Probably the most promising future for therapeutic use of MVs in cancer immunotherapy is to be administered as vaccines. In their study, Zhang et al. [
96] immunized mice with extracellular vesicles isolated from different cancer cell lines, and as a result, 50% of the microparticle-immunized mice remained tumor-free after injected tumor challenges. They further discovered that tumor-derived microvesicles confer DNA fragments to DCs, leading to type I IFN production through the cGAS/STING-mediated DNA-sensing pathway. Type I IFN, in its turn, stimulate DC’s maturation and antigen-presenting capabilities. Notably, Zhang et al. reported a much lower 12.5% tumor-free rate of exosome-immunized mice after the tumor challenges.
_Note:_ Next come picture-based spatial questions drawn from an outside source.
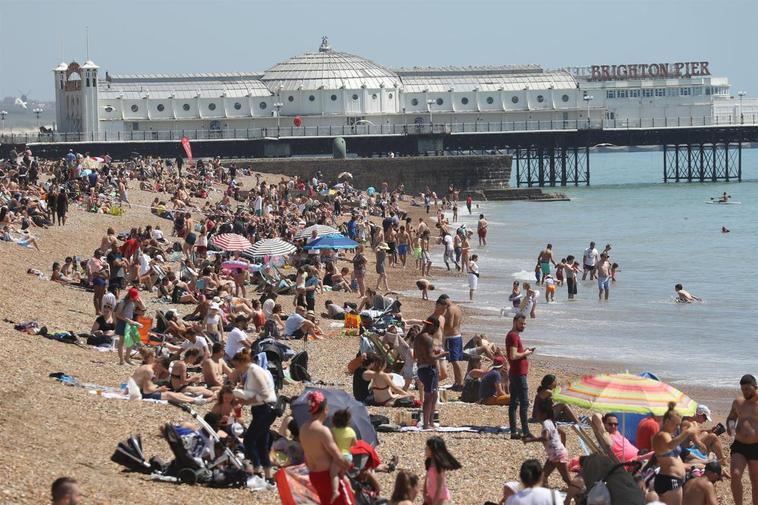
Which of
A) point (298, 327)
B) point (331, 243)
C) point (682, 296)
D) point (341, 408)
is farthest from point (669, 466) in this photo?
point (682, 296)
This suggests that, although the present development of extracellular vesicle-based vaccines is largely focusing on exosomal vaccines, microparticle-based vaccines appear to be more immunogenic.
Taken together, these studies highlight the potential clinical applicability of microvesicle-based vaccines in cancer immunotherapy. In future, these vaccines are expected to be administered alongside immune checkpoint inhibitors, the currently well-established immunotherapeutic approach, to further augment anti-tumor immunity.